> [THE PROBLEM] Your answer must be an exact copy of every record.

+++ RECORDS TO PROCESS +++

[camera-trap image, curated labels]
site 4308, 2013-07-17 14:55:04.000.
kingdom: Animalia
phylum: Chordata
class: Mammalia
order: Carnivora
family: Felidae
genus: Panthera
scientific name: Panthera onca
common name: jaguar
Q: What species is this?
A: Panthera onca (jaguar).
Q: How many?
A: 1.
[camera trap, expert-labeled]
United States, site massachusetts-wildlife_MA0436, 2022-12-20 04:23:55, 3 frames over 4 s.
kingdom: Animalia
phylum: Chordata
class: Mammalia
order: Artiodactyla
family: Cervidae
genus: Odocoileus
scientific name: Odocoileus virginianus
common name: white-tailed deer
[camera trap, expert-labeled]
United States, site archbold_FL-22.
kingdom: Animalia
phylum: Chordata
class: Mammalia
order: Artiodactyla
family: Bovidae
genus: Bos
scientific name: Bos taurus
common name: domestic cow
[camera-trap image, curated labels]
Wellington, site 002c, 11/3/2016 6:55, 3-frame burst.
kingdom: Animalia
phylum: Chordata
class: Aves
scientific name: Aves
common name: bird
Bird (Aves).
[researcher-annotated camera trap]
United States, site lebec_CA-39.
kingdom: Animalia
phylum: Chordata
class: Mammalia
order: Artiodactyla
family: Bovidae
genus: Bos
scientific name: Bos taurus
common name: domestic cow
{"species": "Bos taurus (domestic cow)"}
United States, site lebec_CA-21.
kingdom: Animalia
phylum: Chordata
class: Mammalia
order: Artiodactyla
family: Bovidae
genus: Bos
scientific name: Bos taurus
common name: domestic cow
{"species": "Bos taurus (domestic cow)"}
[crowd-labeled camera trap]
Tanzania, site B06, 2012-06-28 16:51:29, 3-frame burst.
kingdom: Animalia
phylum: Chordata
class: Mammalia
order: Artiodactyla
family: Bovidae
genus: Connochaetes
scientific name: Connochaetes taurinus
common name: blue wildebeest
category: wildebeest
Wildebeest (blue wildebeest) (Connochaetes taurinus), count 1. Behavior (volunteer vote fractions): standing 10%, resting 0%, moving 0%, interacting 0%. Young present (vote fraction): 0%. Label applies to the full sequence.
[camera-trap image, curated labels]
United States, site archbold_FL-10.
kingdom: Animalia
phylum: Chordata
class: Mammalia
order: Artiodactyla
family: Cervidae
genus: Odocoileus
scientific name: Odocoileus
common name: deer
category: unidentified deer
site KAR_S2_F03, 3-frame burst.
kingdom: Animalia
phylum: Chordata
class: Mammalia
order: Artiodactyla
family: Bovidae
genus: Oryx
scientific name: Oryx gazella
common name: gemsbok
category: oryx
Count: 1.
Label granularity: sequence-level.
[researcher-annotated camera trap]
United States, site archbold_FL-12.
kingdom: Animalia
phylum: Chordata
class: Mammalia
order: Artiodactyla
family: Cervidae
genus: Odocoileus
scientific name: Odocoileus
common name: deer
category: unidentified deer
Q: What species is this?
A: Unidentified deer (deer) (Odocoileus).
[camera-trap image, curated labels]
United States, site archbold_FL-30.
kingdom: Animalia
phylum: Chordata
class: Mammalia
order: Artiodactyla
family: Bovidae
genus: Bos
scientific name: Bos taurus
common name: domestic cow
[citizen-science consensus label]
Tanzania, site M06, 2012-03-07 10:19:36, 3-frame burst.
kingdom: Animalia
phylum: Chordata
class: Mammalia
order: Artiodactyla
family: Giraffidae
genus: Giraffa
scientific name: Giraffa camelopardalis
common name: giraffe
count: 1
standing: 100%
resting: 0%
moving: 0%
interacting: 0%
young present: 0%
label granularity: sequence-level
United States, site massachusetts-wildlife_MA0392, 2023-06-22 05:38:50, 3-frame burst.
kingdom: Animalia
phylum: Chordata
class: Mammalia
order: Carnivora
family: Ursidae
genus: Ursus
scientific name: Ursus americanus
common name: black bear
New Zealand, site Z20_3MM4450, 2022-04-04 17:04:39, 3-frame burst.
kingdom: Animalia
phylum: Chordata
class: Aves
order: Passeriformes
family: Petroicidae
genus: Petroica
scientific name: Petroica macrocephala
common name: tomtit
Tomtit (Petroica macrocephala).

+++

> [RESPONSE AREA]
[camera-trap image, curated labels]
site 4308, 2013-07-17 14:55:04.000.
kingdom: Animalia
phylum: Chordata
class: Mammalia
order: Carnivora
family: Felidae
genus: Panthera
scientific name: Panthera onca
common name: jaguar
Q: What species is this?
A: Panthera onca (jaguar).
Q: How many?
A: 1.
[camera trap, expert-labeled]
United States, site massachusetts-wildlife_MA0436, 2022-12-20 04:23:55, 3 frames over 4 s.
kingdom: Animalia
phylum: Chordata
class: Mammalia
order: Artiodactyla
family: Cervidae
genus: Odocoileus
scientific name: Odocoileus virginianus
common name: white-tailed deer
[camera trap, expert-labeled]
United States, site archbold_FL-22.
kingdom: Animalia
phylum: Chordata
class: Mammalia
order: Artiodactyla
family: Bovidae
genus: Bos
scientific name: Bos taurus
common name: domestic cow
[camera-trap image, curated labels]
Wellington, site 002c, 11/3/2016 6:55, 3-frame burst.
kingdom: Animalia
phylum: Chordata
class: Aves
scientific name: Aves
common name: bird
Bird (Aves).
[researcher-annotated camera trap]
United States, site lebec_CA-39.
kingdom: Animalia
phylum: Chordata
class: Mammalia
order: Artiodactyla
family: Bovidae
genus: Bos
scientific name: Bos taurus
common name: domestic cow
{"species": "Bos taurus (domestic cow)"}
United States, site lebec_CA-21.
kingdom: Animalia
phylum: Chordata
class: Mammalia
order: Artiodactyla
family: Bovidae
genus: Bos
scientific name: Bos taurus
common name: domestic cow
{"species": "Bos taurus (domestic cow)"}
[crowd-labeled camera trap]
Tanzania, site B06, 2012-06-28 16:51:29, 3-frame burst.
kingdom: Animalia
phylum: Chordata
class: Mammalia
order: Artiodactyla
family: Bovidae
genus: Connochaetes
scientific name: Connochaetes taurinus
common name: blue wildebeest
category: wildebeest
Wildebeest (blue wildebeest) (Connochaetes taurinus), count 1. Behavior (volunteer vote fractions): standing 10%, resting 0%, moving 0%, interacting 0%. Young present (vote fraction): 0%. Label applies to the full sequence.
[camera-trap image, curated labels]
United States, site archbold_FL-10.
kingdom: Animalia
phylum: Chordata
class: Mammalia
order: Artiodactyla
family: Cervidae
genus: Odocoileus
scientific name: Odocoileus
common name: deer
category: unidentified deer
site KAR_S2_F03, 3-frame burst.
kingdom: Animalia
phylum: Chordata
class: Mammalia
order: Artiodactyla
family: Bovidae
genus: Oryx
scientific name: Oryx gazella
common name: gemsbok
category: oryx
Count: 1.
Label granularity: sequence-level.
[researcher-annotated camera trap]
United States, site archbold_FL-12.
kingdom: Animalia
phylum: Chordata
class: Mammalia
order: Artiodactyla
family: Cervidae
genus: Odocoileus
scientific name: Odocoileus
common name: deer
category: unidentified deer
Q: What species is this?
A: Unidentified deer (deer) (Odocoileus).
[camera-trap image, curated labels]
United States, site archbold_FL-30.
kingdom: Animalia
phylum: Chordata
class: Mammalia
order: Artiodactyla
family: Bovidae
genus: Bos
scientific name: Bos taurus
common name: domestic cow
[citizen-science consensus label]
Tanzania, site M06, 2012-03-07 10:19:36, 3-frame burst.
kingdom: Animalia
phylum: Chordata
class: Mammalia
order: Artiodactyla
family: Giraffidae
genus: Giraffa
scientific name: Giraffa camelopardalis
common name: giraffe
count: 1
standing: 100%
resting: 0%
moving: 0%
interacting: 0%
young present: 0%
label granularity: sequence-level
United States, site massachusetts-wildlife_MA0392, 2023-06-22 05:38:50, 3-frame burst.
kingdom: Animalia
phylum: Chordata
class: Mammalia
order: Carnivora
family: Ursidae
genus: Ursus
scientific name: Ursus americanus
common name: black bear
New Zealand, site Z20_3MM4450, 2022-04-04 17:04:39, 3-frame burst.
kingdom: Animalia
phylum: Chordata
class: Aves
order: Passeriformes
family: Petroicidae
genus: Petroica
scientific name: Petroica macrocephala
common name: tomtit
Tomtit (Petroica macrocephala).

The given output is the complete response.